Records from a spatial question set
· · · ·
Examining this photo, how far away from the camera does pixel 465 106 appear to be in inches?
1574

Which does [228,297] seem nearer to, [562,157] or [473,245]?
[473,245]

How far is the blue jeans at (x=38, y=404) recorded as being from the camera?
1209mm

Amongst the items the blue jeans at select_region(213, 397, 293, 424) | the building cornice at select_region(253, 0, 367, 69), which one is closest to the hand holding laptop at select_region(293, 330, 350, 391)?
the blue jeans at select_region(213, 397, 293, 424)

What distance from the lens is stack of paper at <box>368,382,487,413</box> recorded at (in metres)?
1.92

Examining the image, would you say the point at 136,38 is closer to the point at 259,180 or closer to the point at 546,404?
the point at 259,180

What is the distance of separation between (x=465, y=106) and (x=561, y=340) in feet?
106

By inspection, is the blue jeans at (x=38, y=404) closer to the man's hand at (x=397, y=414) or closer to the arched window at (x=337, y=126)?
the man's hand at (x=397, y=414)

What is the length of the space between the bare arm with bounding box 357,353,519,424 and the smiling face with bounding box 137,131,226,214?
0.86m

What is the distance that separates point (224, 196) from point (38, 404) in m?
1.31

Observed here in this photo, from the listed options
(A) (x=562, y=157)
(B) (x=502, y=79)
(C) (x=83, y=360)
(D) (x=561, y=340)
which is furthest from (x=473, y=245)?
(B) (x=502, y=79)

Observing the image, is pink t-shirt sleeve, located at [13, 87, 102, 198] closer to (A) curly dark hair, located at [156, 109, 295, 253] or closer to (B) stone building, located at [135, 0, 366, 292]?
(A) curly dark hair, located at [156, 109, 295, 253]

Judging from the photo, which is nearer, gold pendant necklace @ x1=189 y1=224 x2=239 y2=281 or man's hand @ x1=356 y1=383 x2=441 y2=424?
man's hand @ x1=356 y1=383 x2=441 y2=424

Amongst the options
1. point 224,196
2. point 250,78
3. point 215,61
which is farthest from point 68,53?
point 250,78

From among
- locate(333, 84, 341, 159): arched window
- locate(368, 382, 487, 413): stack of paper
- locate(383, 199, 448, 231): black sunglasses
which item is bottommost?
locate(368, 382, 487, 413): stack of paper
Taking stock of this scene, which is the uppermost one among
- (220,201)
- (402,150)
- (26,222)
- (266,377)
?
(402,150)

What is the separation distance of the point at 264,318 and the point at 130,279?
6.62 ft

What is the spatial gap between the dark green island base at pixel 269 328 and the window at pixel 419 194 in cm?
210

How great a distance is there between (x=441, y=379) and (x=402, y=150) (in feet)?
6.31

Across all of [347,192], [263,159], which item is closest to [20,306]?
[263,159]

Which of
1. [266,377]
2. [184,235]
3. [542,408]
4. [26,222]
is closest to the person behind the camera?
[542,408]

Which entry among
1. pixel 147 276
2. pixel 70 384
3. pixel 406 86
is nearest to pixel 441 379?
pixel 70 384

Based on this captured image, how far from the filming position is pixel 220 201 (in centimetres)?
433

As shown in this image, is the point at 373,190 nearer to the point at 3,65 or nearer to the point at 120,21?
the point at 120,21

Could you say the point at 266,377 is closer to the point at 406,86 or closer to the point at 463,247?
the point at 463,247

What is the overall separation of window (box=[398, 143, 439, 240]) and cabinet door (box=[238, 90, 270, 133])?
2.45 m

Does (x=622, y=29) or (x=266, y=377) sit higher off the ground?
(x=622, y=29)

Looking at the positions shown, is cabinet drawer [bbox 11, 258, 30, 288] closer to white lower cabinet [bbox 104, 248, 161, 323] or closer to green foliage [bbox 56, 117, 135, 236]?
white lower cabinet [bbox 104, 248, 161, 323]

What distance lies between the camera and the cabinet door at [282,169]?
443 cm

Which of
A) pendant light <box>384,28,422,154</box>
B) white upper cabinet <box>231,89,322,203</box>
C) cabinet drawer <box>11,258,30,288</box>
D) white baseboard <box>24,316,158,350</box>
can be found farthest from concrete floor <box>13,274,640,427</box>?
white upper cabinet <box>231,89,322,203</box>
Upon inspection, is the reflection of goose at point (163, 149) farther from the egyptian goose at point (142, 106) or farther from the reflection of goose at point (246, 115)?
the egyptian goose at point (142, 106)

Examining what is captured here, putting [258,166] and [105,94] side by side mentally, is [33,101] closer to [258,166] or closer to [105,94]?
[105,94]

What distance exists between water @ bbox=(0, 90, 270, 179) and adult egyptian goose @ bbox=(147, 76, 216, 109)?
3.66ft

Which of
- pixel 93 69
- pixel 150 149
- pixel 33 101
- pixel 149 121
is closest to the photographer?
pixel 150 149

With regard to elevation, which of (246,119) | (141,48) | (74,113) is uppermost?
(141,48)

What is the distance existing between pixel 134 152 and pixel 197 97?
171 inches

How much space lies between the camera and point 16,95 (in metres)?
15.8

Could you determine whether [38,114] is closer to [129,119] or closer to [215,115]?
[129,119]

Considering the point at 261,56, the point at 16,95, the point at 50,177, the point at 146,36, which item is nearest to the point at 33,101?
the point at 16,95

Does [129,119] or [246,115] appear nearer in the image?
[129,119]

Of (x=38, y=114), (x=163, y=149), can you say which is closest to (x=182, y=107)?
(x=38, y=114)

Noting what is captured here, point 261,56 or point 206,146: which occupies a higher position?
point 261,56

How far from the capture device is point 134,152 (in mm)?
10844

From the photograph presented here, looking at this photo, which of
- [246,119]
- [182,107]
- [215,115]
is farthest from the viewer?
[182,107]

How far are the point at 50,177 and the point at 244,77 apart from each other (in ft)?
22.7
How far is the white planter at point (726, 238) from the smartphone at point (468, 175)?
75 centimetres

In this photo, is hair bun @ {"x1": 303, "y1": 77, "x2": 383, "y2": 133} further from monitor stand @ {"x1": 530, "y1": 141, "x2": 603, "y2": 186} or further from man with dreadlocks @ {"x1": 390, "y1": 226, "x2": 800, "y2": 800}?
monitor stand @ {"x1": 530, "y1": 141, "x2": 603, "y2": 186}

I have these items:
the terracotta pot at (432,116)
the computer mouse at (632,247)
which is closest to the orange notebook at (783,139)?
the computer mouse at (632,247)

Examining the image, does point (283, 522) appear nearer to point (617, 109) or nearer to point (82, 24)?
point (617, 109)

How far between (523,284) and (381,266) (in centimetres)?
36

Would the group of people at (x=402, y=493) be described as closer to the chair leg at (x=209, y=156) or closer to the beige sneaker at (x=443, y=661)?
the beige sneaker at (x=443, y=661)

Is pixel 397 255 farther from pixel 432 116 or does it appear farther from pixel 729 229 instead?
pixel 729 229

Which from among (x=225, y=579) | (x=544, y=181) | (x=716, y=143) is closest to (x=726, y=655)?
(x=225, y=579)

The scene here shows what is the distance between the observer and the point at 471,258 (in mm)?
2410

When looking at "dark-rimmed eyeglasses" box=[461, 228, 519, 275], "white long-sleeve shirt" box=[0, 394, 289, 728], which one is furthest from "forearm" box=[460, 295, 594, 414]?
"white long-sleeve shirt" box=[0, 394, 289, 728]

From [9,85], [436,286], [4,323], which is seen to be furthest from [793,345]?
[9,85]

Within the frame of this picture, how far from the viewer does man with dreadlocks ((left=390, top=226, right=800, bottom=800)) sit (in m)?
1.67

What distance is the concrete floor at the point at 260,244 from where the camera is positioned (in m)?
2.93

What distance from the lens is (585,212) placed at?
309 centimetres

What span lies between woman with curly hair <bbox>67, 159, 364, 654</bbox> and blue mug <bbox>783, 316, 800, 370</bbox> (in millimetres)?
· · · ·
Retype all of the material above with every character intact.

Examining this photo, how far away from the camera does pixel 465 106 appear to be in inches?
1574

Which does [228,297] seem nearer to, [562,157] or [473,245]?
[473,245]

How far is the blue jeans at (x=38, y=404) recorded as being from the camera?
1209mm

Amongst the items the blue jeans at select_region(213, 397, 293, 424) | the building cornice at select_region(253, 0, 367, 69), which one is closest to the hand holding laptop at select_region(293, 330, 350, 391)?
the blue jeans at select_region(213, 397, 293, 424)

What distance from the lens is stack of paper at <box>368,382,487,413</box> recorded at (in metres)?
1.92

Examining the image, would you say the point at 136,38 is closer to the point at 259,180 or closer to the point at 546,404?
the point at 259,180

What is the distance of separation between (x=465, y=106) and (x=561, y=340) in feet?
106

By inspection, is the blue jeans at (x=38, y=404) closer to the man's hand at (x=397, y=414) or closer to the arched window at (x=337, y=126)?
the man's hand at (x=397, y=414)

What is the length of the space between the bare arm with bounding box 357,353,519,424 and the smiling face with bounding box 137,131,226,214?
0.86m

What is the distance that separates point (224, 196) from point (38, 404) in m?
1.31

Observed here in this photo, from the listed options
(A) (x=562, y=157)
(B) (x=502, y=79)
(C) (x=83, y=360)
(D) (x=561, y=340)
which is furthest from (x=473, y=245)?
(B) (x=502, y=79)

Observing the image, is pink t-shirt sleeve, located at [13, 87, 102, 198] closer to (A) curly dark hair, located at [156, 109, 295, 253] or closer to (B) stone building, located at [135, 0, 366, 292]?
(A) curly dark hair, located at [156, 109, 295, 253]

Judging from the photo, which is nearer, gold pendant necklace @ x1=189 y1=224 x2=239 y2=281 or man's hand @ x1=356 y1=383 x2=441 y2=424?
man's hand @ x1=356 y1=383 x2=441 y2=424

Amongst the options
1. point 224,196
2. point 250,78
3. point 215,61
which is farthest from point 68,53?
point 250,78

From among
- locate(333, 84, 341, 159): arched window
- locate(368, 382, 487, 413): stack of paper
- locate(383, 199, 448, 231): black sunglasses
which item is bottommost?
locate(368, 382, 487, 413): stack of paper
Taking stock of this scene, which is the uppermost one among
- (220,201)
- (402,150)
- (26,222)
- (266,377)
?
(402,150)

What is the separation distance of the point at 264,318 and the point at 130,279?
6.62 ft

What is the spatial gap between the dark green island base at pixel 269 328 and the window at pixel 419 194 in cm?
210

How great a distance is there between (x=441, y=379) and (x=402, y=150) (in feet)?
6.31

Across all of [347,192], [263,159], which item is closest to [20,306]?
[263,159]

Which of
1. [266,377]
2. [184,235]
3. [542,408]
4. [26,222]
is closest to the person behind the camera?
[542,408]

Which entry among
1. pixel 147 276
2. pixel 70 384
3. pixel 406 86
is nearest to pixel 441 379?
pixel 70 384

Based on this captured image, how far from the filming position is pixel 220 201 (in centimetres)?
433

As shown in this image, is the point at 373,190 nearer to the point at 3,65 or nearer to the point at 120,21?
the point at 120,21

Could you say the point at 266,377 is closer to the point at 406,86 or closer to the point at 463,247?
the point at 463,247

What is the overall separation of window (box=[398, 143, 439, 240]) and cabinet door (box=[238, 90, 270, 133])?
2.45 m

Does (x=622, y=29) or (x=266, y=377) sit higher off the ground?
(x=622, y=29)

Looking at the positions shown, is cabinet drawer [bbox 11, 258, 30, 288] closer to white lower cabinet [bbox 104, 248, 161, 323] or closer to green foliage [bbox 56, 117, 135, 236]?
white lower cabinet [bbox 104, 248, 161, 323]

What distance lies between the camera and the cabinet door at [282,169]?
443 cm

Which of
A) pendant light <box>384,28,422,154</box>
B) white upper cabinet <box>231,89,322,203</box>
C) cabinet drawer <box>11,258,30,288</box>
D) white baseboard <box>24,316,158,350</box>
can be found farthest from concrete floor <box>13,274,640,427</box>?
white upper cabinet <box>231,89,322,203</box>
Upon inspection, is the reflection of goose at point (163, 149) farther from the egyptian goose at point (142, 106) or farther from the reflection of goose at point (246, 115)?
the egyptian goose at point (142, 106)

Examining what is captured here, putting [258,166] and [105,94] side by side mentally, is [33,101] closer to [258,166] or closer to [105,94]?
[105,94]

What distance exists between water @ bbox=(0, 90, 270, 179) and adult egyptian goose @ bbox=(147, 76, 216, 109)?
3.66ft

Which of
- pixel 93 69
- pixel 150 149
- pixel 33 101
- pixel 149 121
is closest to the photographer?
pixel 150 149

With regard to elevation, which of (246,119) | (141,48) | (74,113) is uppermost?
(141,48)

What is the distance existing between pixel 134 152 and pixel 197 97?
171 inches

How much space lies between the camera and point 16,95 (in metres)?
15.8

Could you determine whether [38,114] is closer to [129,119] or closer to [215,115]?
[129,119]

Considering the point at 261,56, the point at 16,95, the point at 50,177, the point at 146,36, which item is nearest to the point at 33,101?
the point at 16,95

Does [129,119] or [246,115] appear nearer in the image?
[129,119]

Of (x=38, y=114), (x=163, y=149), can you say which is closest to (x=182, y=107)?
(x=38, y=114)

Noting what is captured here, point 261,56 or point 206,146: which occupies a higher position?
point 261,56

How far from the capture device is point 134,152 (in mm)?
10844

From the photograph presented here, looking at this photo, which of
- [246,119]
- [182,107]
- [215,115]
is farthest from the viewer?
[182,107]

How far are the point at 50,177 and the point at 244,77 apart from each other (in ft)?
22.7
How far is the white planter at point (726, 238) from the smartphone at point (468, 175)?
75 centimetres

In this photo, is hair bun @ {"x1": 303, "y1": 77, "x2": 383, "y2": 133} further from monitor stand @ {"x1": 530, "y1": 141, "x2": 603, "y2": 186} or further from man with dreadlocks @ {"x1": 390, "y1": 226, "x2": 800, "y2": 800}?
monitor stand @ {"x1": 530, "y1": 141, "x2": 603, "y2": 186}

I have these items:
the terracotta pot at (432,116)
the computer mouse at (632,247)
which is closest to the orange notebook at (783,139)?
the computer mouse at (632,247)

Examining the image, does point (283, 522) appear nearer to point (617, 109) or nearer to point (82, 24)?
point (617, 109)

How far between (523,284) and (381,266) (in centimetres)?
36

Would the group of people at (x=402, y=493) be described as closer to the chair leg at (x=209, y=156) or closer to the beige sneaker at (x=443, y=661)?
the beige sneaker at (x=443, y=661)

Is pixel 397 255 farther from pixel 432 116 or does it appear farther from pixel 729 229 instead?
pixel 729 229

Which from among (x=225, y=579) | (x=544, y=181) | (x=716, y=143) is closest to (x=726, y=655)?
(x=225, y=579)

The scene here shows what is the distance between the observer and the point at 471,258 (in mm)?
2410

When looking at "dark-rimmed eyeglasses" box=[461, 228, 519, 275], "white long-sleeve shirt" box=[0, 394, 289, 728], which one is furthest from "forearm" box=[460, 295, 594, 414]?
"white long-sleeve shirt" box=[0, 394, 289, 728]

From [9,85], [436,286], [4,323], which is seen to be furthest from [793,345]?
[9,85]

Within the frame of this picture, how far from the viewer does man with dreadlocks ((left=390, top=226, right=800, bottom=800)) sit (in m)?
1.67

What distance is the concrete floor at the point at 260,244 from where the camera is positioned (in m)?
2.93

What distance from the lens is (585,212) placed at?
309 centimetres

What span lies between woman with curly hair <bbox>67, 159, 364, 654</bbox> and blue mug <bbox>783, 316, 800, 370</bbox> (in millimetres)?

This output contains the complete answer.